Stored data

▼

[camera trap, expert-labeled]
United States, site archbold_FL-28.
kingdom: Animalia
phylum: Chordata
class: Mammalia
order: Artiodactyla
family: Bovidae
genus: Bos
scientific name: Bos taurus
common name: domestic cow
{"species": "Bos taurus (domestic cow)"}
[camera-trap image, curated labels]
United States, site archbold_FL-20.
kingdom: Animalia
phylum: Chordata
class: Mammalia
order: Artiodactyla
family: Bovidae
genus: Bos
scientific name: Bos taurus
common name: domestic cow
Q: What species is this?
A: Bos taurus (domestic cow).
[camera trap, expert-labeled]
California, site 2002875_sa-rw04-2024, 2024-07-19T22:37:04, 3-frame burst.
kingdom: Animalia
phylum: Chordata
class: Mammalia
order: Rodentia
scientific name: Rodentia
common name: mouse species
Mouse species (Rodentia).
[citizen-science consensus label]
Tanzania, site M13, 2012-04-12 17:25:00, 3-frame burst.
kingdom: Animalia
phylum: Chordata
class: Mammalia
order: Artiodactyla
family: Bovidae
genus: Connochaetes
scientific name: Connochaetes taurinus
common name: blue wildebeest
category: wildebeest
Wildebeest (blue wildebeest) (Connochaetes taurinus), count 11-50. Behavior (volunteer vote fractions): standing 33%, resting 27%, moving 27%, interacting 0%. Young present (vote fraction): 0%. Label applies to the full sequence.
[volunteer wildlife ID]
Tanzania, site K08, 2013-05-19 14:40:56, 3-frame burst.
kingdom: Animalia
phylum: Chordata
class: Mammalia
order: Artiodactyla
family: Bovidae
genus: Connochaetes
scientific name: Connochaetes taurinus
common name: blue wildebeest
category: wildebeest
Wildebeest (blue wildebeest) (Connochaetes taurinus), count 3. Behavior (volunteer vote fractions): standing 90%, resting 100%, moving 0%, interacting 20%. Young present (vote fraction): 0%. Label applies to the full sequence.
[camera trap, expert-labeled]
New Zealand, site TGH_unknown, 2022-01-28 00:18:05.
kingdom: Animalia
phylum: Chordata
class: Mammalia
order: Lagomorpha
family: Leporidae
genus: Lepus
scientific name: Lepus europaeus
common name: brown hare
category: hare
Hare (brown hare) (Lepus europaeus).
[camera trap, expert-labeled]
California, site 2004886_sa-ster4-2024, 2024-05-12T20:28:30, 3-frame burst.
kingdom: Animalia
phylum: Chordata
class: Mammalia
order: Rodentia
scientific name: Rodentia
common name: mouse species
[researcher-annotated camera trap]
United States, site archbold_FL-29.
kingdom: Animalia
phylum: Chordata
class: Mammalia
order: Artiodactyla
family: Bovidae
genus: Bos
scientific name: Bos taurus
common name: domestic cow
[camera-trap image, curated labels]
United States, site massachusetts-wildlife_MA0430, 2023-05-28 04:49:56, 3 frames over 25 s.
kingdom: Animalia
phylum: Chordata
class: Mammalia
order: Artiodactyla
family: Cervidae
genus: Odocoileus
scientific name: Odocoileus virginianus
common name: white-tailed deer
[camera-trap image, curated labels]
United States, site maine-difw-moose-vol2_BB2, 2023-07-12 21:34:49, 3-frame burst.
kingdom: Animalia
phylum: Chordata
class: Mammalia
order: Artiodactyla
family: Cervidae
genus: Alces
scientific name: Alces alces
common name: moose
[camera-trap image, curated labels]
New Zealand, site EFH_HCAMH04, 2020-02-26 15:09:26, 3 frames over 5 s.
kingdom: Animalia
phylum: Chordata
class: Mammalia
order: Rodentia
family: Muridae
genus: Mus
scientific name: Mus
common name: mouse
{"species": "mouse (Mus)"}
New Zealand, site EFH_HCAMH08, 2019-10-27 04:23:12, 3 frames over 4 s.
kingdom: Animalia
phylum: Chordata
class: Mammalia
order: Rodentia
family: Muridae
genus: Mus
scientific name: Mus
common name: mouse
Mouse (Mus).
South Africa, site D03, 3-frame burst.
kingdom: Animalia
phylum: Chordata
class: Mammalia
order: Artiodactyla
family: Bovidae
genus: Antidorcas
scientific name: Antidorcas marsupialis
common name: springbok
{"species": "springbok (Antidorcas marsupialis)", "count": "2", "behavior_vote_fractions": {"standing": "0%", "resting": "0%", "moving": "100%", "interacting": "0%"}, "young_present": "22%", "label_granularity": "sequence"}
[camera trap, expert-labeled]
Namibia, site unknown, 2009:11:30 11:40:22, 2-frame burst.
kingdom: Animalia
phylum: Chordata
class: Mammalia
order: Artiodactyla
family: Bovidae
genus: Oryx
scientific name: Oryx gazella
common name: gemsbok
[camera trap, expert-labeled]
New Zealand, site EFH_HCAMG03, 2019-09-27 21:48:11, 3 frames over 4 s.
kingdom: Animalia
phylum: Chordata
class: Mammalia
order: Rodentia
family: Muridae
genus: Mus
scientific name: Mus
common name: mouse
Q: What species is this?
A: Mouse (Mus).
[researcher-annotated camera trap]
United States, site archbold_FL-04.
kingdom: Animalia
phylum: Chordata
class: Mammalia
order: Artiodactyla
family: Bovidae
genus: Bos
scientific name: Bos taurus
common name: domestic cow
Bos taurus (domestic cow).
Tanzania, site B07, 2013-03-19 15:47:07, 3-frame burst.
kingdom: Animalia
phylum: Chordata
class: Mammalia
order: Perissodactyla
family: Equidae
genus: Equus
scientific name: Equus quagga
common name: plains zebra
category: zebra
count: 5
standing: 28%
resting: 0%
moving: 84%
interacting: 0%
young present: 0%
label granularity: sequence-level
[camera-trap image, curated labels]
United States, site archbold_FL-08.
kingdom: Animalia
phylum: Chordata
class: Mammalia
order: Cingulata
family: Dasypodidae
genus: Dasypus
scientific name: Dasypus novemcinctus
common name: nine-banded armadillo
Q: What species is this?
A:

▲

Instructions to follow: The full set of records above must be reproduced exactly in the reply.

Problem solution:
[camera trap, expert-labeled]
United States, site archbold_FL-28.
kingdom: Animalia
phylum: Chordata
class: Mammalia
order: Artiodactyla
family: Bovidae
genus: Bos
scientific name: Bos taurus
common name: domestic cow
{"species": "Bos taurus (domestic cow)"}
[camera-trap image, curated labels]
United States, site archbold_FL-20.
kingdom: Animalia
phylum: Chordata
class: Mammalia
order: Artiodactyla
family: Bovidae
genus: Bos
scientific name: Bos taurus
common name: domestic cow
Q: What species is this?
A: Bos taurus (domestic cow).
[camera trap, expert-labeled]
California, site 2002875_sa-rw04-2024, 2024-07-19T22:37:04, 3-frame burst.
kingdom: Animalia
phylum: Chordata
class: Mammalia
order: Rodentia
scientific name: Rodentia
common name: mouse species
Mouse species (Rodentia).
[citizen-science consensus label]
Tanzania, site M13, 2012-04-12 17:25:00, 3-frame burst.
kingdom: Animalia
phylum: Chordata
class: Mammalia
order: Artiodactyla
family: Bovidae
genus: Connochaetes
scientific name: Connochaetes taurinus
common name: blue wildebeest
category: wildebeest
Wildebeest (blue wildebeest) (Connochaetes taurinus), count 11-50. Behavior (volunteer vote fractions): standing 33%, resting 27%, moving 27%, interacting 0%. Young present (vote fraction): 0%. Label applies to the full sequence.
[volunteer wildlife ID]
Tanzania, site K08, 2013-05-19 14:40:56, 3-frame burst.
kingdom: Animalia
phylum: Chordata
class: Mammalia
order: Artiodactyla
family: Bovidae
genus: Connochaetes
scientific name: Connochaetes taurinus
common name: blue wildebeest
category: wildebeest
Wildebeest (blue wildebeest) (Connochaetes taurinus), count 3. Behavior (volunteer vote fractions): standing 90%, resting 100%, moving 0%, interacting 20%. Young present (vote fraction): 0%. Label applies to the full sequence.
[camera trap, expert-labeled]
New Zealand, site TGH_unknown, 2022-01-28 00:18:05.
kingdom: Animalia
phylum: Chordata
class: Mammalia
order: Lagomorpha
family: Leporidae
genus: Lepus
scientific name: Lepus europaeus
common name: brown hare
category: hare
Hare (brown hare) (Lepus europaeus).
[camera trap, expert-labeled]
California, site 2004886_sa-ster4-2024, 2024-05-12T20:28:30, 3-frame burst.
kingdom: Animalia
phylum: Chordata
class: Mammalia
order: Rodentia
scientific name: Rodentia
common name: mouse species
[researcher-annotated camera trap]
United States, site archbold_FL-29.
kingdom: Animalia
phylum: Chordata
class: Mammalia
order: Artiodactyla
family: Bovidae
genus: Bos
scientific name: Bos taurus
common name: domestic cow
[camera-trap image, curated labels]
United States, site massachusetts-wildlife_MA0430, 2023-05-28 04:49:56, 3 frames over 25 s.
kingdom: Animalia
phylum: Chordata
class: Mammalia
order: Artiodactyla
family: Cervidae
genus: Odocoileus
scientific name: Odocoileus virginianus
common name: white-tailed deer
[camera-trap image, curated labels]
United States, site maine-difw-moose-vol2_BB2, 2023-07-12 21:34:49, 3-frame burst.
kingdom: Animalia
phylum: Chordata
class: Mammalia
order: Artiodactyla
family: Cervidae
genus: Alces
scientific name: Alces alces
common name: moose
[camera-trap image, curated labels]
New Zealand, site EFH_HCAMH04, 2020-02-26 15:09:26, 3 frames over 5 s.
kingdom: Animalia
phylum: Chordata
class: Mammalia
order: Rodentia
family: Muridae
genus: Mus
scientific name: Mus
common name: mouse
{"species": "mouse (Mus)"}
New Zealand, site EFH_HCAMH08, 2019-10-27 04:23:12, 3 frames over 4 s.
kingdom: Animalia
phylum: Chordata
class: Mammalia
order: Rodentia
family: Muridae
genus: Mus
scientific name: Mus
common name: mouse
Mouse (Mus).
South Africa, site D03, 3-frame burst.
kingdom: Animalia
phylum: Chordata
class: Mammalia
order: Artiodactyla
family: Bovidae
genus: Antidorcas
scientific name: Antidorcas marsupialis
common name: springbok
{"species": "springbok (Antidorcas marsupialis)", "count": "2", "behavior_vote_fractions": {"standing": "0%", "resting": "0%", "moving": "100%", "interacting": "0%"}, "young_present": "22%", "label_granularity": "sequence"}
[camera trap, expert-labeled]
Namibia, site unknown, 2009:11:30 11:40:22, 2-frame burst.
kingdom: Animalia
phylum: Chordata
class: Mammalia
order: Artiodactyla
family: Bovidae
genus: Oryx
scientific name: Oryx gazella
common name: gemsbok
[camera trap, expert-labeled]
New Zealand, site EFH_HCAMG03, 2019-09-27 21:48:11, 3 frames over 4 s.
kingdom: Animalia
phylum: Chordata
class: Mammalia
order: Rodentia
family: Muridae
genus: Mus
scientific name: Mus
common name: mouse
Q: What species is this?
A: Mouse (Mus).
[researcher-annotated camera trap]
United States, site archbold_FL-04.
kingdom: Animalia
phylum: Chordata
class: Mammalia
order: Artiodactyla
family: Bovidae
genus: Bos
scientific name: Bos taurus
common name: domestic cow
Bos taurus (domestic cow).
Tanzania, site B07, 2013-03-19 15:47:07, 3-frame burst.
kingdom: Animalia
phylum: Chordata
class: Mammalia
order: Perissodactyla
family: Equidae
genus: Equus
scientific name: Equus quagga
common name: plains zebra
category: zebra
count: 5
standing: 28%
resting: 0%
moving: 84%
interacting: 0%
young present: 0%
label granularity: sequence-level
[camera-trap image, curated labels]
United States, site archbold_FL-08.
kingdom: Animalia
phylum: Chordata
class: Mammalia
order: Cingulata
family: Dasypodidae
genus: Dasypus
scientific name: Dasypus novemcinctus
common name: nine-banded armadillo
Q: What species is this?
A:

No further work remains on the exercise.